[Web image data with captions]
-- Opening Marker --
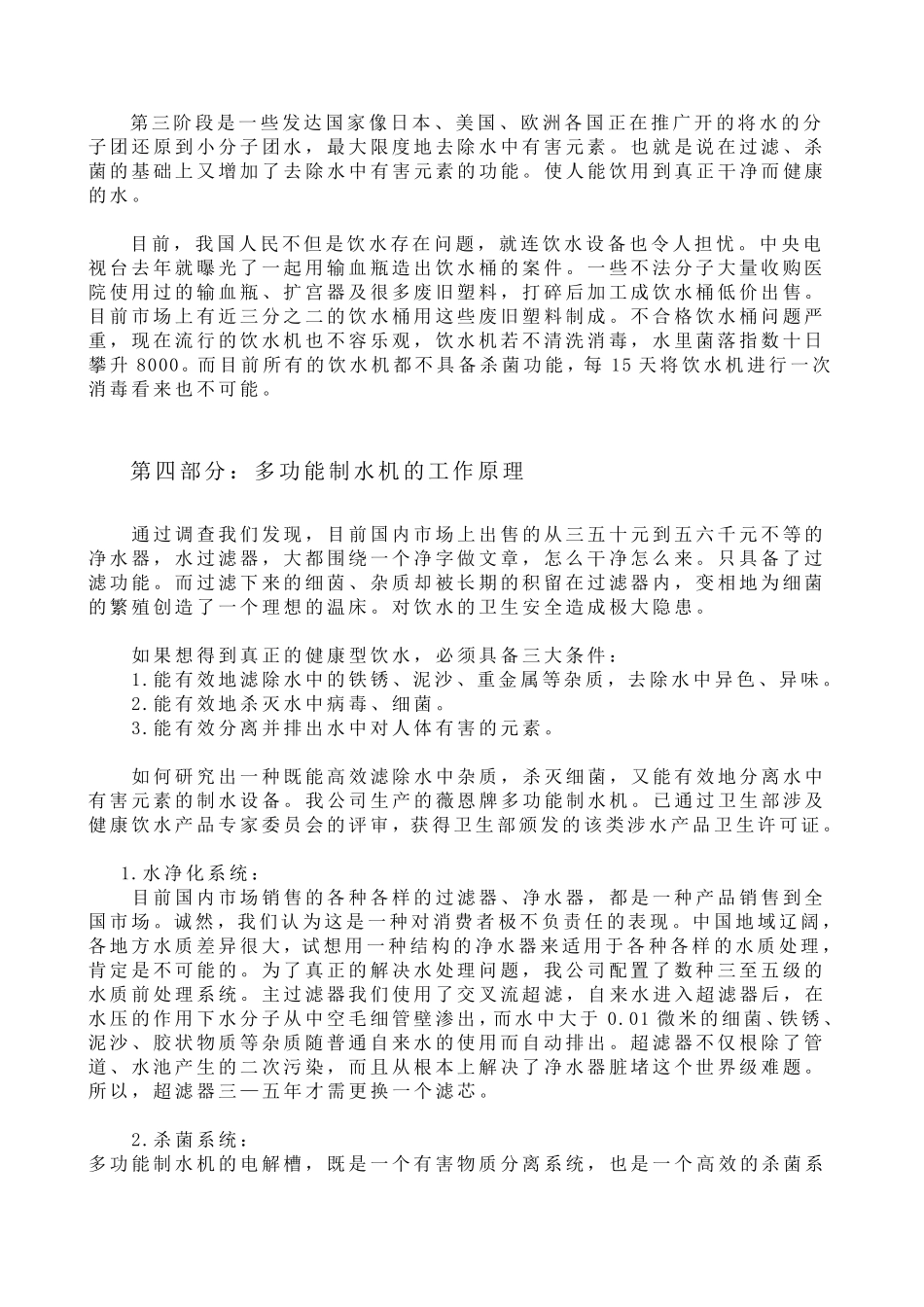 水与健康知识讲座_第3页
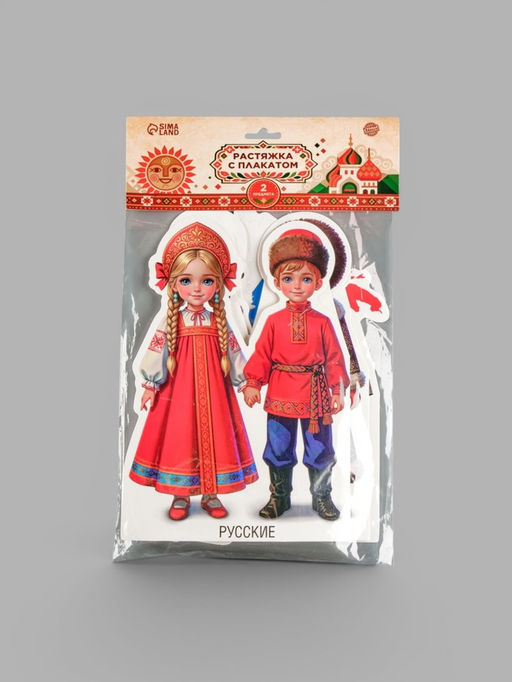 Растяжка с плакатом "Народы России" (2 предмета)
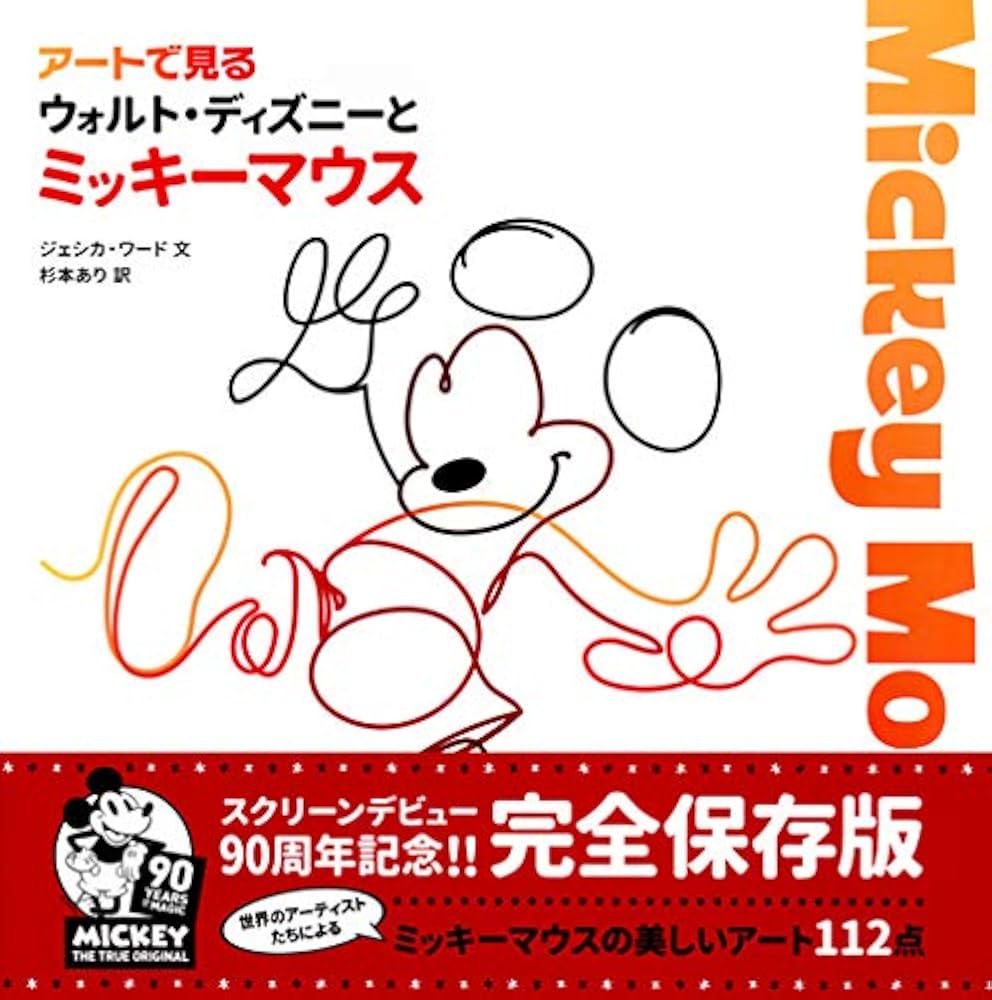 s*n様 【希少・真作】ミッキー＆ウォルト・ディズニー ディズニー公認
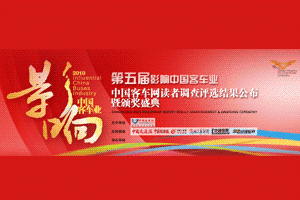 “第五届影响中国客车业系列活动”颁奖盛典即将上演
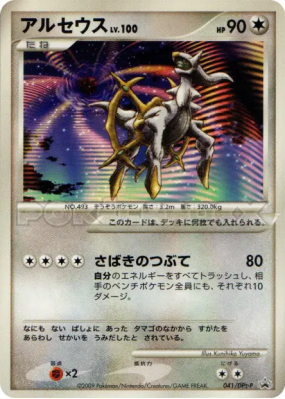 Arceus 041/DPt-P — DPt-P Promotional — Carte Pokémon Japonaise
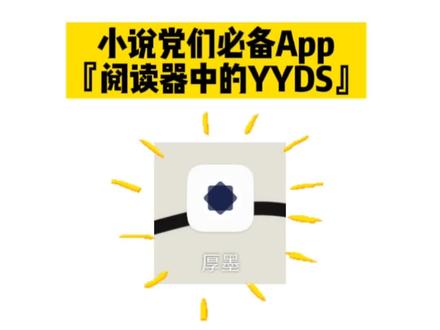 #读书 #app #app推荐 看小说看两页就有广告,不充米还看不了?推荐一款超级简单的免费阅读app,真的没有一个广告!看的超爽!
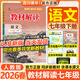 【2026春季新版】初中教材解讀七年級下冊語(yǔ)文人教版RJ初一下冊全套教材講解7年級上下冊同步課堂預習筆記課本全解練習百川菁華 【七下】語(yǔ)文 人教版(26春)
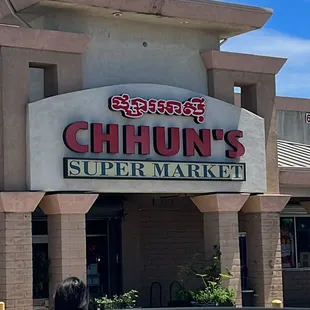 the front of the store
-- Closing Marker --
JOB -
Recast the entries above as a Markdown table with the columns "Row" and "Caption." Give each line its own numbered row, skip blank lines, and leave the pictures out.

TASK ANSWER -
| Row | Caption |
|---|---|
| 1 |  水与健康知识讲座_第3页 |
| 2 |  Растяжка с плакатом "Народы России" (2 предмета) |
| 3 |  s*n様 【希少・真作】ミッキー＆ウォルト・ディズニー ディズニー公認 |
| 4 |  “第五届影响中国客车业系列活动”颁奖盛典即将上演 |
| 5 |  Arceus 041/DPt-P — DPt-P Promotional — Carte Pokémon Japonaise |
| 6 |  #读书 #app #app推荐 看小说看两页就有广告,不充米还看不了?推荐一款超级简单的免费阅读app,真的没有一个广告!看的超爽! |
| 7 |  【2026春季新版】初中教材解讀七年級下冊語(yǔ)文人教版RJ初一下冊全套教材講解7年級上下冊同步課堂預習筆記課本全解練習百川菁華 【七下】語(yǔ)文 人教版(26春) |
| 8 |  the front of the store |